#### [EXERCÍCIO PROPOSTO]
Continue o texto sobre o livro Terra dos Homens a partir da última frase apresentada.

#### [TEXTO FORNECIDO]
----------
Terra
dos Homens não proporciona uma idéia clara da carreira de piloto de
Saint-Exupéry, pois a obra passa sem ordem cronológica da França à África do
Norte e depois à América do Sul, retornando depois à África. Ele se dedica mais
a descrever suas sensações e estados de espírito que os detalhes dos aviões ou
das viagens. A ausência de descrições factuais intensifica a qualidade lírica
de sua prosa. As aterrissagens parecem regressos de uma viagem purificadora,
evocando o reencontro da esperança, a imagem de um planeta colorido coberto de
flores e povoado de pessoas sorridentes. Os aeródromos são percebidos como o
centro de universos otimistas, cujas fronteiras seriam o auxílio mútuo, a
amizade e a satisfação do dever cumprido. Algumas horas de vôo eram suficientes
para embriagá-lo e fazê-lo esquecer o tédio na terra.
----------
#### [DADOS APRESENTADOS]

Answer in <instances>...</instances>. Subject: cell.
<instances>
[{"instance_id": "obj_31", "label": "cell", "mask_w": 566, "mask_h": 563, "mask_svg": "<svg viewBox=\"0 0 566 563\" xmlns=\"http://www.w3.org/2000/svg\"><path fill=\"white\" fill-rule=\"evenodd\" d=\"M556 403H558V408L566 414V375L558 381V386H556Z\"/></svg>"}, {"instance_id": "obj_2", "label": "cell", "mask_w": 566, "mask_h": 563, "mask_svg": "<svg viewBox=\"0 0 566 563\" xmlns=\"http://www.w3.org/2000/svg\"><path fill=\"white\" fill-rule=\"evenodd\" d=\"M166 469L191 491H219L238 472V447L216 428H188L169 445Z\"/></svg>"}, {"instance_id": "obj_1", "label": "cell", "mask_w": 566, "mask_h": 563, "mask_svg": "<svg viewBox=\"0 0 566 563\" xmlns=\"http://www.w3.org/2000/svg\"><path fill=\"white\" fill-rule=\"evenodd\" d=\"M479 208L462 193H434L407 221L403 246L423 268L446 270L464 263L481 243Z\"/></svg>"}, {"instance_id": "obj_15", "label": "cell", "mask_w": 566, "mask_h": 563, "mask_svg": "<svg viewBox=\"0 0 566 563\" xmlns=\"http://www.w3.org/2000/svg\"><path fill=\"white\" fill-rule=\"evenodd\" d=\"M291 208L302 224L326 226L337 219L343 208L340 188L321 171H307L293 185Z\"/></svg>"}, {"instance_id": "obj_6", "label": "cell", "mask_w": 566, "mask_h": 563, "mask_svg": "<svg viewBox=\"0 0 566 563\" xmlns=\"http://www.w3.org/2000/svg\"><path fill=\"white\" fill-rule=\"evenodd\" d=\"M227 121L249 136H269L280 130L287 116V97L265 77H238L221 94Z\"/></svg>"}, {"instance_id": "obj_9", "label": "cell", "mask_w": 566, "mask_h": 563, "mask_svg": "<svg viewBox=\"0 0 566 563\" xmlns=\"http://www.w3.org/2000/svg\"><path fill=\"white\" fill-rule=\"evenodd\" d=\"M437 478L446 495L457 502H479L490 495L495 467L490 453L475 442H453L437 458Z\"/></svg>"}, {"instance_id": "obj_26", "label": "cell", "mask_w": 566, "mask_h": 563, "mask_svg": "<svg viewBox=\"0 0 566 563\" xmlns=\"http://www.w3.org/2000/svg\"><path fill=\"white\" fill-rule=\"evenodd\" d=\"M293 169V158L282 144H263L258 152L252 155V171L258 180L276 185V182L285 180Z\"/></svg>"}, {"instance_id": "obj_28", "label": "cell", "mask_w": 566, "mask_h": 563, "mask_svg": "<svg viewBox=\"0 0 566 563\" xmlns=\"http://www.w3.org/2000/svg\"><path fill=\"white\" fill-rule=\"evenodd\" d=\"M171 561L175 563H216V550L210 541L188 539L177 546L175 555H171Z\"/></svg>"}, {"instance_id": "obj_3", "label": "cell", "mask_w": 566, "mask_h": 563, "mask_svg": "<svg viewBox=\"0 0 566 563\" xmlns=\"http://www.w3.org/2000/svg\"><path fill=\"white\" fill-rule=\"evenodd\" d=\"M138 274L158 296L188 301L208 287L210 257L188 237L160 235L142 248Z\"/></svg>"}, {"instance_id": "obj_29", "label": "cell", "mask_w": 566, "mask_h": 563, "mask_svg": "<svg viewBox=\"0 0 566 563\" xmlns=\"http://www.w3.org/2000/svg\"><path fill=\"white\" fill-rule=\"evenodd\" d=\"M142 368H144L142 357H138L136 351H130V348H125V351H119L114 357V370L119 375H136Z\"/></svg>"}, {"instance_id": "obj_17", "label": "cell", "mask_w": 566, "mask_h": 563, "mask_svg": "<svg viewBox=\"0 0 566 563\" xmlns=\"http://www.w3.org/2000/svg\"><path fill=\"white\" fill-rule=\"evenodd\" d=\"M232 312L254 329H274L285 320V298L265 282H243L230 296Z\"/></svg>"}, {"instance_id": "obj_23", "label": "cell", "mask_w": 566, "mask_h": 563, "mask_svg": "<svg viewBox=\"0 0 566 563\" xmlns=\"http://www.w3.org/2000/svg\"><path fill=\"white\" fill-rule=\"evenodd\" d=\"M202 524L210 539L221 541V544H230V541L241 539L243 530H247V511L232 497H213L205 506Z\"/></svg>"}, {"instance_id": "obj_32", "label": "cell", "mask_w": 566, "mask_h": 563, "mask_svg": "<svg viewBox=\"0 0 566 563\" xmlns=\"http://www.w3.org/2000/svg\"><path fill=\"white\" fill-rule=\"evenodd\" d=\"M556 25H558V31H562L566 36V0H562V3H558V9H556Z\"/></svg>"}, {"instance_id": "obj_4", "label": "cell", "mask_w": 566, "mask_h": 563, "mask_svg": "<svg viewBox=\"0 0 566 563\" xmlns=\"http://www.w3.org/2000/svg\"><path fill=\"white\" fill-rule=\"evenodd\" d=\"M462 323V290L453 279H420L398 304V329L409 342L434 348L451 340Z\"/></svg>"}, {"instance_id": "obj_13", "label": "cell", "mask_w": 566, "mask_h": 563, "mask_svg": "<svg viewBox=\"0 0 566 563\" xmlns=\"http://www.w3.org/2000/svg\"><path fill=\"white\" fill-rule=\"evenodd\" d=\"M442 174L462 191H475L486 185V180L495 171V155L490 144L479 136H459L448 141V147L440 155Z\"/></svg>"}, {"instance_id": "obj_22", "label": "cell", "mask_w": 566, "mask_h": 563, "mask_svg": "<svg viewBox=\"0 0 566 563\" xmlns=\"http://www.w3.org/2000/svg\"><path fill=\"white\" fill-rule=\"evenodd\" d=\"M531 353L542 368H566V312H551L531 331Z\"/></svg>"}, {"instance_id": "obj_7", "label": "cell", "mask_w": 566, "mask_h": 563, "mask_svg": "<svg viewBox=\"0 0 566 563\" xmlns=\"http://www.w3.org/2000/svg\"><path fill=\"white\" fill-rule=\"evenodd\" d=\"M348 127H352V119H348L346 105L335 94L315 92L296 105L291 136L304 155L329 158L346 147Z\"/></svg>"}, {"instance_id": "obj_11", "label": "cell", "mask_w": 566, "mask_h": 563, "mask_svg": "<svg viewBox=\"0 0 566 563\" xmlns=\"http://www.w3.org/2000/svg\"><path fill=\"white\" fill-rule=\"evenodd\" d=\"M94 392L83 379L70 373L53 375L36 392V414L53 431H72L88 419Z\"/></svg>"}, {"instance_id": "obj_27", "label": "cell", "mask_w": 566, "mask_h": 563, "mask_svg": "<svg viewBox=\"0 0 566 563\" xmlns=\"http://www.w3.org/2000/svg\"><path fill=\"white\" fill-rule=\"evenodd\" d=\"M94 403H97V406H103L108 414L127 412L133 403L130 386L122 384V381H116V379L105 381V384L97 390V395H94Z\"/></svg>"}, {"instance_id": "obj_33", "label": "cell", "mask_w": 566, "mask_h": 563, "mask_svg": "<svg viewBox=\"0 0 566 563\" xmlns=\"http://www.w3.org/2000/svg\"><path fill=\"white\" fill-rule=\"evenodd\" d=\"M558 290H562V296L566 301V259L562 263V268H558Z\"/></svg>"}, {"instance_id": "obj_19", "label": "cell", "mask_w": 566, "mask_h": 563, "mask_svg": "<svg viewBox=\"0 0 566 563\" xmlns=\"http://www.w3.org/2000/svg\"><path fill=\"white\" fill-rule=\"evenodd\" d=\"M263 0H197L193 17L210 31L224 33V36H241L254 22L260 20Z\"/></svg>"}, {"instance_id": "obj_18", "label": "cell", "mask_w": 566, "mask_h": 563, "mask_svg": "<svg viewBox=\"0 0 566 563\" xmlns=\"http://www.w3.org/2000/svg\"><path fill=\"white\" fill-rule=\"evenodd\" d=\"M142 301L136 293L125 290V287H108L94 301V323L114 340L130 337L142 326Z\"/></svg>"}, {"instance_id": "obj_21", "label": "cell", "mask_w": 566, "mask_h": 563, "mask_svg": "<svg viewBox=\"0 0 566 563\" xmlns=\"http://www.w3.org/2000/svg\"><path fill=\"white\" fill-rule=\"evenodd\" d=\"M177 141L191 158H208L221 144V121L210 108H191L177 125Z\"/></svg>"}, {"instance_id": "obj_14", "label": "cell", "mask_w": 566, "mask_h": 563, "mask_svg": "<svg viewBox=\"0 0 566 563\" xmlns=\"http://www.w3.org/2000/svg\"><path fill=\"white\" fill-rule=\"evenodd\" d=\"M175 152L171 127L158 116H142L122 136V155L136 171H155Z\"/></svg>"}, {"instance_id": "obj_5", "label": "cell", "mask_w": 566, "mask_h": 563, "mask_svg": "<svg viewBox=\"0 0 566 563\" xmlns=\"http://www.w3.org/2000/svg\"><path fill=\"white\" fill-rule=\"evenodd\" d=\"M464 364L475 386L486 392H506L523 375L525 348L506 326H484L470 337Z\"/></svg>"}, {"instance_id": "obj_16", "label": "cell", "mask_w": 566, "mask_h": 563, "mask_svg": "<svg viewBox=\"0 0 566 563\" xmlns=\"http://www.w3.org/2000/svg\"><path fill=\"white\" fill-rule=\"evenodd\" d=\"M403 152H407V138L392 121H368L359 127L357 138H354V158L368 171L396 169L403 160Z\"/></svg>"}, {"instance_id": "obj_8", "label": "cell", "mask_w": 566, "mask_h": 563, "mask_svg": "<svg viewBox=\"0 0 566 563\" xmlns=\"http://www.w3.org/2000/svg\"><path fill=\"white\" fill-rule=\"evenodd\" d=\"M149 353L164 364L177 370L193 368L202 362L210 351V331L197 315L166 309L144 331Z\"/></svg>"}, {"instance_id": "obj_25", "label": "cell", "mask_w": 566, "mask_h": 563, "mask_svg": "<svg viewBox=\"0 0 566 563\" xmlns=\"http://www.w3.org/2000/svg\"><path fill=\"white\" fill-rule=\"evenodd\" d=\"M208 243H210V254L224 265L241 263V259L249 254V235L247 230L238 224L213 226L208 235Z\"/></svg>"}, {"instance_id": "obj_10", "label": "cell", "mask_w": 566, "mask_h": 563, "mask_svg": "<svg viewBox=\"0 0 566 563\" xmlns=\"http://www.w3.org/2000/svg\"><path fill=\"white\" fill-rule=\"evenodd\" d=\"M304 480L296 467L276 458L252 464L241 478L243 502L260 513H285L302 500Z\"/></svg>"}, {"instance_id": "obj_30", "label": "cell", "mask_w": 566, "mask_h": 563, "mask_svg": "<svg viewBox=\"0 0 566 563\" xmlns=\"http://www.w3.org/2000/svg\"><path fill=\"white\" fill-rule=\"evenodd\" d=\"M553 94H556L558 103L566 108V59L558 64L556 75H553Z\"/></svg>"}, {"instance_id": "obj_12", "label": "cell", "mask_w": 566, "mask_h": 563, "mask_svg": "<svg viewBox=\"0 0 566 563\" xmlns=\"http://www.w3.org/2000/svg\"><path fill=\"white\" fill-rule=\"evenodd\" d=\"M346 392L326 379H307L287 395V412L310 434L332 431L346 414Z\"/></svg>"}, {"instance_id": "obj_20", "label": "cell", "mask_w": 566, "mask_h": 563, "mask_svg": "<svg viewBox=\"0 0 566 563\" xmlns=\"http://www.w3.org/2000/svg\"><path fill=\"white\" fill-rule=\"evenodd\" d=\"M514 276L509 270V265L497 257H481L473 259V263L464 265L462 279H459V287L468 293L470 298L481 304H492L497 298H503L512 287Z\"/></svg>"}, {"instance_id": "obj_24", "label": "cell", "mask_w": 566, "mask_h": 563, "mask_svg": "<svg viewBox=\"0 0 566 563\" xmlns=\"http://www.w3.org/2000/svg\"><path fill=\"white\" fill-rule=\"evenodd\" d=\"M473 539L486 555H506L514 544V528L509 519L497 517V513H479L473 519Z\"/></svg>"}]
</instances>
----------
#### [RESPOSTA ABAIXO]
Montaudran
inspirava-lhe um sentimento de orgulho que nunca experimentara antes, e teria
achado desleal e de mau gosto descrever a cena com suas cores verdadeiras, um
pouco deprimentes. Felizmente, a paixão epistolar de Saint-Exupéry compensou
em grande parte a falta de detalhes de sua obra literária. Daurat e Massimi,
bem como diversos outros pioneiros de Latécoère, também escreveram memórias
que proporcionam imagens mais exatas de uma vida penosa e esgotadora, da qual o
tédio e a rotina não estavam ausentes.
O
aeródromo de Latécoère, em Toulouse, não tão sedutor quanto o apresenta
Saint-Exupéry, era uma pista de cimento rodeada de hangares de concreto e de um
conjunto de construções dispersas. A base era tão mal equipada quanto na época
em que Latécoère, em tempos de guerra, construíra vagões de estrada de ferro.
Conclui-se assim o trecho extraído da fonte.